(Quaderni Radicali)

 Le pretese novità di Renzi e la retorica dell’ “ultima chance”

 

Sulla formazione del Governo Renzi e sui fatti che l’hanno preceduta è stato detto e scritto tutto. Il sindaco di Firenze è un misto di presunzione, ambizione e spregiudicatezza, sorrette dal mito della velocità come automatica risolutrice di ogni problema e dalla retorica dell’ultima chance che con il suo governo sarebbe stata concessa all’Italia. La velocità non può tuttavia prescindere dai contenuti programmatici e dalla loro efficacia. E la retorica dell’ultima chance sembra soprattutto  rivolta a condizionare in generale il Parlamento e in particolare gli alleati di governo e lo stesso PD attraverso la minaccia di elezioni in caso di insuccesso.

Tutti – amici ed avversari – sono in attesa di conoscere come e dove troverà le risorse per finanziare i provvedimenti annunciati: piano di interventi straordinari per la Scuola, incentivi per favorire l’occupazione giovanile, diminuzione  del costo del lavoro attraverso un intervento finanziario e una corrispondente riduzione del Cuneo fiscale del valore di 10 miliardi, accelerazione attraverso il pagamento immediato di tutti i debiti   residui della P.A. ricorrendo al supporto e alle garanzie della Cassa Depositi e Prestiti, piano di intervento straordinario per il Lavoro (il cosiddetto Jobs Act) : obiettivi tutti sacrosanti e urgenti e condizioni necessarie per assicurare e sostenere una crescita non effimera della nostra economia, per i quali tuttavia sono stati quantificati almeno 70 miliardi di euro.
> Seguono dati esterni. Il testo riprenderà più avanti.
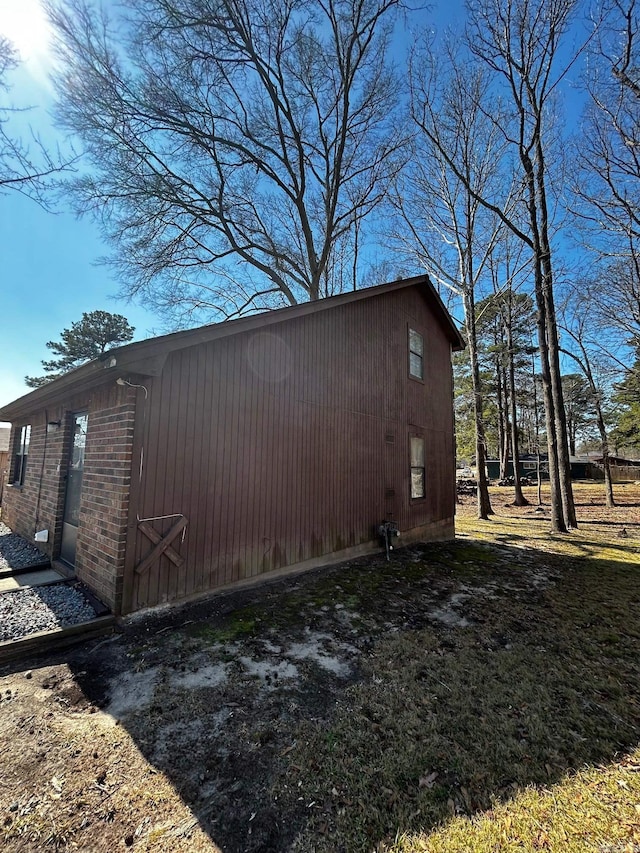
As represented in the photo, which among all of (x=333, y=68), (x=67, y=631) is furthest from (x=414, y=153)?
(x=67, y=631)

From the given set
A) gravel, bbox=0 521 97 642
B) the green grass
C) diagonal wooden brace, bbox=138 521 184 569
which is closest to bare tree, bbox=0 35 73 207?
diagonal wooden brace, bbox=138 521 184 569

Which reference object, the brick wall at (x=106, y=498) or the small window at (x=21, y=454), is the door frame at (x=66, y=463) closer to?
the brick wall at (x=106, y=498)

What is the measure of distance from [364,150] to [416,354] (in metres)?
7.87

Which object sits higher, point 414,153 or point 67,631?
point 414,153

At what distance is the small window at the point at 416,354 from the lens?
349 inches

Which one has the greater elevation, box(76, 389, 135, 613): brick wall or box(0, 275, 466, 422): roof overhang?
box(0, 275, 466, 422): roof overhang

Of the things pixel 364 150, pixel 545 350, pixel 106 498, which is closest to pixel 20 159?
pixel 106 498

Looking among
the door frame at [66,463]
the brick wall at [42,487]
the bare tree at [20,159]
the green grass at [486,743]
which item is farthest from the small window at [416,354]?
the brick wall at [42,487]

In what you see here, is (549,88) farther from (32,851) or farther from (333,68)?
(32,851)

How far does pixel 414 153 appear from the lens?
12.4 m

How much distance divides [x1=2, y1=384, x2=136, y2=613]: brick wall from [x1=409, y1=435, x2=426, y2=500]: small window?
20.1ft

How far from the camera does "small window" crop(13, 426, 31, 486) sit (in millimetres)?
7840

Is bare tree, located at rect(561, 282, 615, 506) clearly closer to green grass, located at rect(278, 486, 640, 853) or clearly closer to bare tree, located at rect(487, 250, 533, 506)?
bare tree, located at rect(487, 250, 533, 506)

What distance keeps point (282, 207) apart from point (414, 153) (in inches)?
188
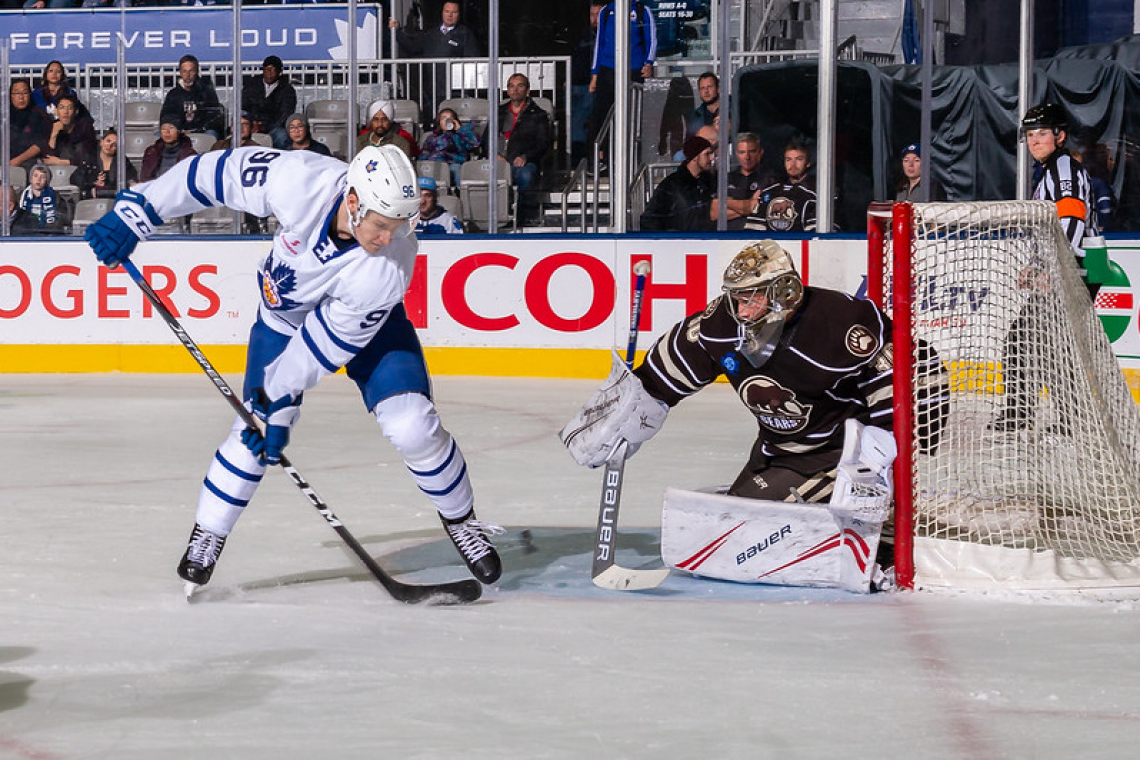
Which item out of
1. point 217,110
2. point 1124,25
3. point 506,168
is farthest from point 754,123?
point 1124,25

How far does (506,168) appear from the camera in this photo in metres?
8.57

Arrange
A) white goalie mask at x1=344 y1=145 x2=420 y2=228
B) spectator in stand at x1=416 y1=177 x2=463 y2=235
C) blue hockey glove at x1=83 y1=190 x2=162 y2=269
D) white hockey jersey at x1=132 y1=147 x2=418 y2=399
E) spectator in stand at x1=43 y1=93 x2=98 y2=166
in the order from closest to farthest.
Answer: white goalie mask at x1=344 y1=145 x2=420 y2=228 → white hockey jersey at x1=132 y1=147 x2=418 y2=399 → blue hockey glove at x1=83 y1=190 x2=162 y2=269 → spectator in stand at x1=416 y1=177 x2=463 y2=235 → spectator in stand at x1=43 y1=93 x2=98 y2=166

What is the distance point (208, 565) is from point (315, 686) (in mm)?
773

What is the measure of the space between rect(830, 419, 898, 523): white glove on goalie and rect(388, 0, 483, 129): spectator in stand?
6201 millimetres

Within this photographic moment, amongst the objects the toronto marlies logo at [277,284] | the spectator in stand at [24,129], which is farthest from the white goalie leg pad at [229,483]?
the spectator in stand at [24,129]

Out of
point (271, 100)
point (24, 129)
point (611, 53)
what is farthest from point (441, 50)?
point (24, 129)

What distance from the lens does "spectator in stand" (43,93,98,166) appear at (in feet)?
29.7

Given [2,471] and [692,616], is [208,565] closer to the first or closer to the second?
[692,616]

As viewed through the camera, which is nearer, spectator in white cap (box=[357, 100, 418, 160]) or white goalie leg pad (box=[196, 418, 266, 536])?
white goalie leg pad (box=[196, 418, 266, 536])

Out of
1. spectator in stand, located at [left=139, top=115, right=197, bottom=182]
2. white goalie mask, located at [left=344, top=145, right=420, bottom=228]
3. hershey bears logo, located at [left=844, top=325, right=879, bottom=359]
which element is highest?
spectator in stand, located at [left=139, top=115, right=197, bottom=182]

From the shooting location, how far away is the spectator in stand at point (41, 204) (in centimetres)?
884

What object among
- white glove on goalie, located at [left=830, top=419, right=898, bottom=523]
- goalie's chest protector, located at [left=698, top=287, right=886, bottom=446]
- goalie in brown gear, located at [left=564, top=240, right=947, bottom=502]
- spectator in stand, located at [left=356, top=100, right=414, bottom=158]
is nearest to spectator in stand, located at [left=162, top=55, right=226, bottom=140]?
spectator in stand, located at [left=356, top=100, right=414, bottom=158]

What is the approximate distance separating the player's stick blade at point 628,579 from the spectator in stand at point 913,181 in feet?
15.4

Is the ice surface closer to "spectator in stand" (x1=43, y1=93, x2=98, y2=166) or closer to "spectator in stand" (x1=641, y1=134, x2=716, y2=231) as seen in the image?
Answer: "spectator in stand" (x1=641, y1=134, x2=716, y2=231)
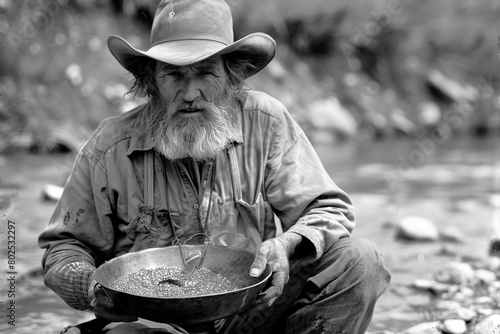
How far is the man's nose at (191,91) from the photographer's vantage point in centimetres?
255

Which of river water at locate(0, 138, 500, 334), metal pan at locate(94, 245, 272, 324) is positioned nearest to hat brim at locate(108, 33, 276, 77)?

Allo stesso modo, per la riforma elettorale e le riforme costituzionali, si attende di sapere se e come funzionerà l’equilibrismo renziano della doppia maggioranza (senza Forza Italia per il programma di governo e con Forza Italia per le riforme).

Accanto ai molti difetti ostentati come qualità e alle poche qualità non esenti da difetti, a Renzi si poteva tuttavia far credito di una certa volontà riformatrice e perfino liberalizzatrice. Alcune scelte nella formazione del Governo sembrano tuttavia contraddire questa volontà: la scelta della Signora Guidi al ministero dello sviluppo economico e di Poletti a quello del Lavoro sembrano piuttosto corrispondere alla esigenza di rassicurare gli interessi consolidati di alcuni settori del mondo industriale, del mondo cooperativo e del terzo settore (onlus, no profit e volontariato) e quindi, almeno fino a prova contraria smentire questa immagine che il Sindaco di Firenze aveva finora voluto dare di sé.
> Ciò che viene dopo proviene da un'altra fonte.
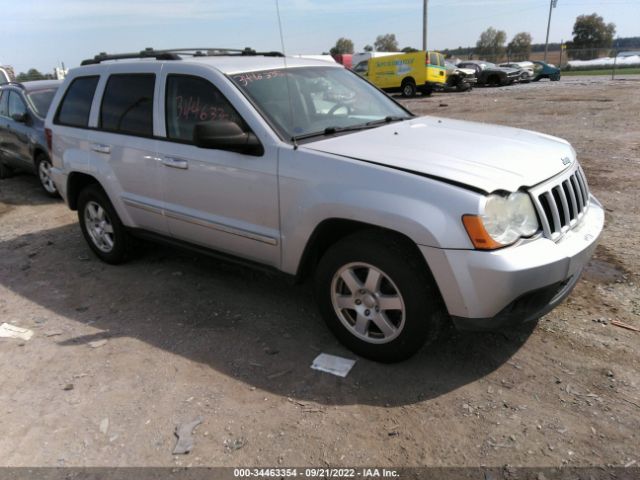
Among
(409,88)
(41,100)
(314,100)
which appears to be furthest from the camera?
(409,88)

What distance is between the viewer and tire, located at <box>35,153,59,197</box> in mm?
7816

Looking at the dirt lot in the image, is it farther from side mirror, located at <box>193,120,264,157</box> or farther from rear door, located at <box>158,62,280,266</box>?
side mirror, located at <box>193,120,264,157</box>

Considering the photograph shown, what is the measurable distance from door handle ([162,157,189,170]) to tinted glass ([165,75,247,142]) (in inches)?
6.5

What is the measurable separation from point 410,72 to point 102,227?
22752 millimetres

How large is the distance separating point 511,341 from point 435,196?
1.30 metres

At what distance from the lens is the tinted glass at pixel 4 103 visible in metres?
8.63

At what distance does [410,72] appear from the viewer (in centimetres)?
2541

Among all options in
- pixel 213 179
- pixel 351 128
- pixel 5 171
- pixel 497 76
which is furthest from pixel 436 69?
pixel 213 179

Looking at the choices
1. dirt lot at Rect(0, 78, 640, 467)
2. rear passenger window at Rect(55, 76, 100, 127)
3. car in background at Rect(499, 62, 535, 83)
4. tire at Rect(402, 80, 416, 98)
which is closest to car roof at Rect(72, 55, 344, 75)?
rear passenger window at Rect(55, 76, 100, 127)

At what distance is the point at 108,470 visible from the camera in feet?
8.47

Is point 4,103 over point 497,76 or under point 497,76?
over

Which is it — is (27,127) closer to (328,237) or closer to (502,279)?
(328,237)

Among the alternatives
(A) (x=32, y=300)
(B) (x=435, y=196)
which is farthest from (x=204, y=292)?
(B) (x=435, y=196)

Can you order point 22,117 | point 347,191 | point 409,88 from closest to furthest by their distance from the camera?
point 347,191
point 22,117
point 409,88
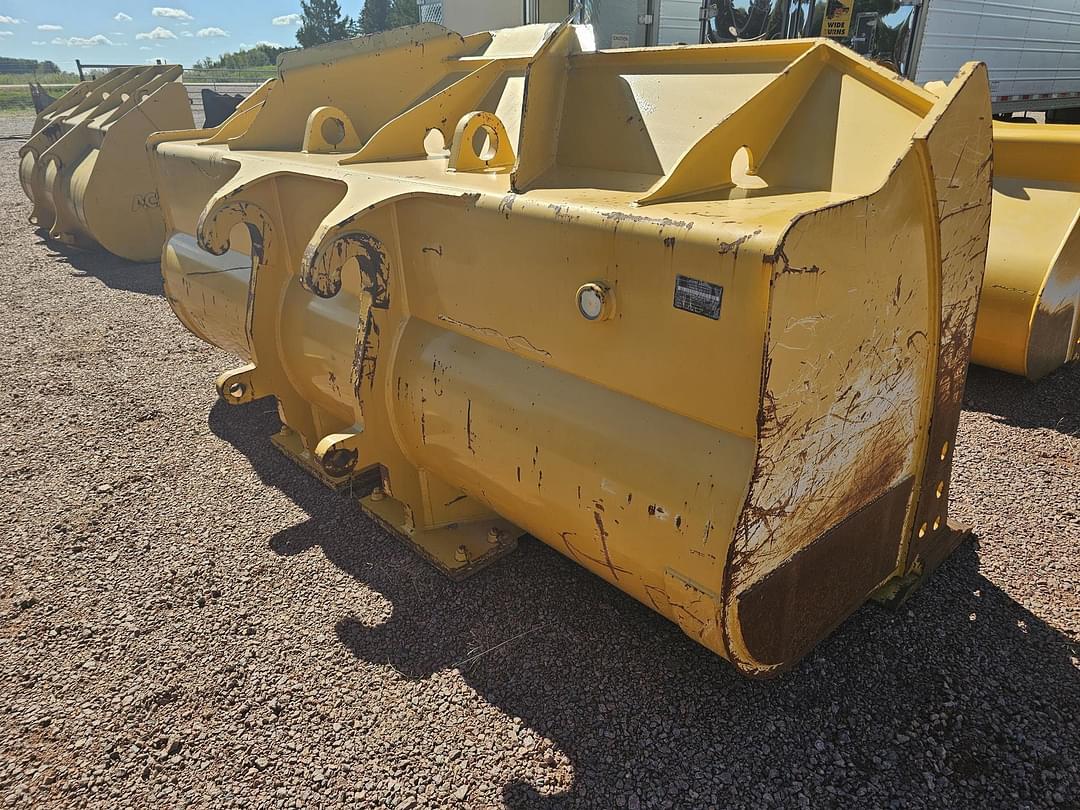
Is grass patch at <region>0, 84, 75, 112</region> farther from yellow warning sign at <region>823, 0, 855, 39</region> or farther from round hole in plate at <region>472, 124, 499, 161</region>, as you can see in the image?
round hole in plate at <region>472, 124, 499, 161</region>

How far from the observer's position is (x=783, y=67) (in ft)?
6.33

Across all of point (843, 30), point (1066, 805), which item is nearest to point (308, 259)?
point (1066, 805)

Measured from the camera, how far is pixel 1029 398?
12.6ft

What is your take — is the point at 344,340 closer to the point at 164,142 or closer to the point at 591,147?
the point at 591,147

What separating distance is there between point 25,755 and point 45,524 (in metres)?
1.27

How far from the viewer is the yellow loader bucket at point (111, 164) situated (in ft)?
22.2

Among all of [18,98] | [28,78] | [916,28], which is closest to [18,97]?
[18,98]

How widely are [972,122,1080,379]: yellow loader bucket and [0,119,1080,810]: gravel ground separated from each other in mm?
830

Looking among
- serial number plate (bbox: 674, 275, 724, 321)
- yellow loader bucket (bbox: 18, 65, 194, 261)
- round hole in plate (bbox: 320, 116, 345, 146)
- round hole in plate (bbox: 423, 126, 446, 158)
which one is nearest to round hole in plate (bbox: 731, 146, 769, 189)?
serial number plate (bbox: 674, 275, 724, 321)

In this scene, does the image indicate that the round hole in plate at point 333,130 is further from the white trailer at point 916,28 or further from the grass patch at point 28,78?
the grass patch at point 28,78

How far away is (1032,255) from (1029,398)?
28.9 inches

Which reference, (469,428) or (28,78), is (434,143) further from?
(28,78)

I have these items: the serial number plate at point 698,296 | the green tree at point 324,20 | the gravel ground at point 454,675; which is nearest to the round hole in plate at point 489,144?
the serial number plate at point 698,296

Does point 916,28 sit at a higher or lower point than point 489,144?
higher
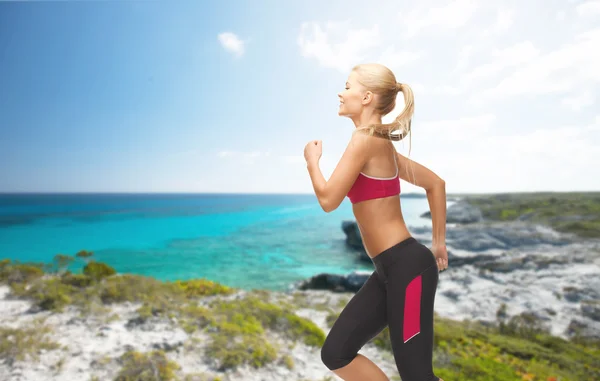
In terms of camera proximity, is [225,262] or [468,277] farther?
[225,262]

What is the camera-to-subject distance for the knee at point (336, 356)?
6.23 ft

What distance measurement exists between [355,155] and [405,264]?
61 cm

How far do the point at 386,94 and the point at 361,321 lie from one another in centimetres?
124

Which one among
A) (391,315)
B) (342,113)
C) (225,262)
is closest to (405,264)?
(391,315)

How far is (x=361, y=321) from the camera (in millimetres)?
1911

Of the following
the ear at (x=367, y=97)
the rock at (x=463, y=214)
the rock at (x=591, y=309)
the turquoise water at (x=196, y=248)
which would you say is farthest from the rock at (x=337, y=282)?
the rock at (x=463, y=214)

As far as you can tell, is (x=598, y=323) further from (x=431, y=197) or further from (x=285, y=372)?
(x=431, y=197)

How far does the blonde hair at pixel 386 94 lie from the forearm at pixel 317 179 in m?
0.30

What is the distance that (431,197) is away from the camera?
84.8 inches

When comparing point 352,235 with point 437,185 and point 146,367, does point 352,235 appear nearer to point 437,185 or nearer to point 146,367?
point 146,367

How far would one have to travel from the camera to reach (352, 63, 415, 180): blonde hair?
1.90m

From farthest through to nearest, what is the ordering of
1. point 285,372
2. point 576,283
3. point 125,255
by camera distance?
point 125,255, point 576,283, point 285,372

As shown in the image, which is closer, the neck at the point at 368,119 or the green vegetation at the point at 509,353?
the neck at the point at 368,119

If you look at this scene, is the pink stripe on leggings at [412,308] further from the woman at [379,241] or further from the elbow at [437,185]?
the elbow at [437,185]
Per il resto era tutto prevedibile. Doveva dare l’impressione di una radicale novità, e attraverso di essa assicurare ministre e ministri che non dessero ombra con la loro esperienza e la loro autorevolezza al Presidente del Consiglio, con la sola eccezione  (anche per i consigli e forse le insistenze di Napolitano) del ministero dell’economia che ha dovuto affidare a una personalità come Padoan, conosciuto nell’UE e nelle istituzioni economiche e monetarie internazionali. Ne ha fatto invece le spese Emma Bonino che Renzi ha temuto evidentemente  potesse in qualche modo frapporsi, con il suo prestigio e le sue conoscenze, ai propri rapporti con l’UE soprattutto durante il semestre di presidenza italiana e più in generale alle sue relazioni internazionali.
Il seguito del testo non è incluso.